__DOCUMENT PASSAGE__.
Fixing the Freshman: Robinson Focuses on Flawed Shooting Mechanics
Friday, December 5, 2014 | Men's Basketball, Chris Harry
LAWRENCE, Kan. -- As part of picking up the pieces from the Thanksgiving week turkey shoot in the Bahamas, Billy Donovan sat down individually with each of his Florida players, one on one, and dissected their offensive flaws.
Play by play. Shot by shot.
If you watched any of UF's three games at the Battle 4 Atlantis, where the Gators' hit a collective 34.2 percent from the floor and a clangy 26 percent from the 3-point line, obviously, there was a lot of material for Donovan to cover.
Eventually, he got to Devin Robinson, whose reaction to the viewing went something like this.
“Wow.”
Not so coincidentally, that's probably what a lot of UF fans have been saying when the 6-foot-9 freshman wing has let it fly during these early stages of his rookie season. Too often, they've come nowhere close.
So alongside Donovan, Robinson watched tangible, slow-motion proof of his flaws.

__STATED PROBLEM 1__. In the basketball article, translate into Spanish the sentence "Eventually, he got to Devin Robinson, whose reaction to the viewing went something like this."
__STATED PROBLEM 2__. According to the basketball article, what percentage did the Gators shoot from the 3-point line at the Battle 4 Atlantis?
__STATED PROBLEM 3__. Write the next few sentences of the basketball article on Devin Robinson's shooting mechanics, picking up after its final line.

__RECORDS SHOWN__.
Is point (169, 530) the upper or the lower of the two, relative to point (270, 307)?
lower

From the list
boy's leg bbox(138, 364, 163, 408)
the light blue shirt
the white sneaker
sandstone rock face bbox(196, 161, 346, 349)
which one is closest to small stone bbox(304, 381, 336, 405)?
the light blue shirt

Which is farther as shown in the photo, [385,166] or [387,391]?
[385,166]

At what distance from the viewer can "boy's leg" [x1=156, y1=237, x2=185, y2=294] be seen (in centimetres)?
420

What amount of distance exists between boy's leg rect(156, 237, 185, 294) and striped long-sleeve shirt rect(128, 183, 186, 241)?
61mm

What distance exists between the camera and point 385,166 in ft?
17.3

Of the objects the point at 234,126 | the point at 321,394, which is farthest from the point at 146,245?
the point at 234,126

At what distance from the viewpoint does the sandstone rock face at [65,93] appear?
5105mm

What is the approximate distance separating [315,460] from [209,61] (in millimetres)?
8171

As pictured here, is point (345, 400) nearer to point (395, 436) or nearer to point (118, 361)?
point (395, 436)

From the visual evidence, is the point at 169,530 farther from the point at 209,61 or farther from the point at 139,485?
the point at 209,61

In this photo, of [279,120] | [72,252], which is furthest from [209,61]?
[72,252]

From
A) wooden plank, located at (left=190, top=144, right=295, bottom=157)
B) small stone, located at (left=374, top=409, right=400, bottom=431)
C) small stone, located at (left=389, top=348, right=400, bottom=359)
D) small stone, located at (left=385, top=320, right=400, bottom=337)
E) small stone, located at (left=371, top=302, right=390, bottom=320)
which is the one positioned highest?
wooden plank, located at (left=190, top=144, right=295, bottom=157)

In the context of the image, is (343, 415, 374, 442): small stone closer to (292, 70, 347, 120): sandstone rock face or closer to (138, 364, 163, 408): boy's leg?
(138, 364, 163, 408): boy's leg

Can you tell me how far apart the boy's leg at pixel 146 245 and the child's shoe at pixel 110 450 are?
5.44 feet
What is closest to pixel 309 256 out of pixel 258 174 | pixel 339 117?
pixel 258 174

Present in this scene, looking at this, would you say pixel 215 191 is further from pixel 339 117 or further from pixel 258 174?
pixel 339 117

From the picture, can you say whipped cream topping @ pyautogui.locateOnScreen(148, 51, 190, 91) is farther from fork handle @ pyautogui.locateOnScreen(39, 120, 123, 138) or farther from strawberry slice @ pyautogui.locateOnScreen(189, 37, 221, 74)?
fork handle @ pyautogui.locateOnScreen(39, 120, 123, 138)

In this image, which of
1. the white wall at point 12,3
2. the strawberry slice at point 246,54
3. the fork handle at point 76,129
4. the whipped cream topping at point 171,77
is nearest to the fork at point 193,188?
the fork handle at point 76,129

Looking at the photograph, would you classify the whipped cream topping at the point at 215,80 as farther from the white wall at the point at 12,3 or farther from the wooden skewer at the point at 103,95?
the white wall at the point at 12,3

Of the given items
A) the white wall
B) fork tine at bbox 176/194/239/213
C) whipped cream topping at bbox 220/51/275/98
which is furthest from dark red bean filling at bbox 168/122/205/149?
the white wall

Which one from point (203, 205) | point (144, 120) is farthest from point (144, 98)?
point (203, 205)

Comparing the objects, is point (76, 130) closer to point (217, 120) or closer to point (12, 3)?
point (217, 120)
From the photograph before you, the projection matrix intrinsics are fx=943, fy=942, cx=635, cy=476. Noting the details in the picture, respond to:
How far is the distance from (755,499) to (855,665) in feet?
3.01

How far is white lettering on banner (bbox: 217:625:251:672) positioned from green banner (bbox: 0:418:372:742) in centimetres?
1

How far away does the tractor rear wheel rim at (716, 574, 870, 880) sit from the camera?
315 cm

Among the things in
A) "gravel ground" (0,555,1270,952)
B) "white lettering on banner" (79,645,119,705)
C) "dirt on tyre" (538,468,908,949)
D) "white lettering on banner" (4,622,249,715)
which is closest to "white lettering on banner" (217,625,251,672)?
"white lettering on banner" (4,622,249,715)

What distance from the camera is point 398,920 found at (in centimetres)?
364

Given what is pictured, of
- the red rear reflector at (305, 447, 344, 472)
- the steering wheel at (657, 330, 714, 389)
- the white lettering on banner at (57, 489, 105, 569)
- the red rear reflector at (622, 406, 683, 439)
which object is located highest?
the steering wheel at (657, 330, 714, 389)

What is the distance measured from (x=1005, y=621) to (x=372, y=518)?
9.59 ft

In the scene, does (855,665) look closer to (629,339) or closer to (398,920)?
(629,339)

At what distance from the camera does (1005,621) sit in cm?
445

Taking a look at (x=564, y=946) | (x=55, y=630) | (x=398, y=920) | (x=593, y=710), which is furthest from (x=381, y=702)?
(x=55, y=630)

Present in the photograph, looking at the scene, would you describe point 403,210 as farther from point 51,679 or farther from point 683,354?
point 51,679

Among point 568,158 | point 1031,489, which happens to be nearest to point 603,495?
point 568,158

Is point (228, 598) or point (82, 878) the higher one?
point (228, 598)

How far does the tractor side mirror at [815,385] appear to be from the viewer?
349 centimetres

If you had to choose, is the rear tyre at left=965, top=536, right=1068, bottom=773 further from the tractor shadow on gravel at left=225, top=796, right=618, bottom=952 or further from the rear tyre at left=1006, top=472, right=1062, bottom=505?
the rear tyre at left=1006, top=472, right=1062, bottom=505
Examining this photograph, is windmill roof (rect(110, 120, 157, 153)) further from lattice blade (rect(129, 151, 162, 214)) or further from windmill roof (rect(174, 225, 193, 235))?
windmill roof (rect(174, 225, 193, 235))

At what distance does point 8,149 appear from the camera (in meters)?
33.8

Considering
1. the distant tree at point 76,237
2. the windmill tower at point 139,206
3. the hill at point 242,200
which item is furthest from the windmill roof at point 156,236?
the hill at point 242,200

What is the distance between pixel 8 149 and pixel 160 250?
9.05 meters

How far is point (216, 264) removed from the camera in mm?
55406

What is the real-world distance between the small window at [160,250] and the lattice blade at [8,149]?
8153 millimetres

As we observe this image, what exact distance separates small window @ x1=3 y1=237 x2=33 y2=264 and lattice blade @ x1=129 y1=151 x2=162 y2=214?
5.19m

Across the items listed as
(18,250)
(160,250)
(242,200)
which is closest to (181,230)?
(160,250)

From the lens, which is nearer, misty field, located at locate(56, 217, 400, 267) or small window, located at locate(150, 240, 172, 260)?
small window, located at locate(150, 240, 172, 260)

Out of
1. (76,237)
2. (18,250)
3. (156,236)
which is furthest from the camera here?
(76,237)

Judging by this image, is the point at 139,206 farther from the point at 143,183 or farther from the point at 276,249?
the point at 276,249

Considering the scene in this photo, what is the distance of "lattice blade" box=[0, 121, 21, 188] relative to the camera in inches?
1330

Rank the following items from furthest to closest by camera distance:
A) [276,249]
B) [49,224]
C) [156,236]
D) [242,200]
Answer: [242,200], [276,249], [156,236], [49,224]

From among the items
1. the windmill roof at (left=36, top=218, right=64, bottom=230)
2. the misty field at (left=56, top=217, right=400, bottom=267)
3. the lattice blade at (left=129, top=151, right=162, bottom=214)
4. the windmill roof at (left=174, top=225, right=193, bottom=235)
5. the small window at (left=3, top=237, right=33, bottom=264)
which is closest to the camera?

__TASK RESPONSE 1__. Finalmente, llegó a Devin Robinson, cuya reacción al visionado fue más o menos así.

__TASK RESPONSE 2__. 26 percent.

__TASK RESPONSE 3__.
“I was taking crazy-looking shots,” the 6-foot-9 freshman forward said. “My body wasn't squared up. I wasn't holding my follow-through. I was falling backwards sometimes. I couldn't believe it.”
A prodigious scorer and one of the top 20 prep prospects in the country last year at Chesterfield (Va.) Christchurch School -- he averaged 24 points, 10 rebounds, three blocks and two assists per game -- Robinson not only has struggled to put the ball in the basket, he's had a tough time simply hitting iron.
Nightmare stat: Robinson has eight field goals through his first six collegiate games ... and nine airballs.
“I know it's haunting him,” sophomore guard Kasey Hill said.
So think about that Friday when Robinson and the Gators (3-3) take on No. 11 Kansas (5-1) at famous Phog Allen Fieldhouse. Yes, Robinson acknowledges being in the worst shooting slump of his young basketball life. But, no, he has no intention of giving in to it.
“I'm starting to realize what I'm up against, what this is all about,” Robinson said. “I'm going to improve.”
His indoctrination has been quite the shock, compared to how Robinson envisioned his college experience playing. During his time being wooed by the likes of Indiana, Oklahoma State, Connecticut and Notre Dame, he used to watch college basketball games on television and think to himself, “That doesn't look so tough.”
He admits as much.
“I was going to play this many minutes and score that many points,” Robinson said. “Those were my expectations.”
Now those expectations have confronted reality and here's what they look like: 8-for-32 from the floor (25 percent), 3-for-18 from the 3-point range (16.7 percent) and 4.2 points per game.
And all those airballs.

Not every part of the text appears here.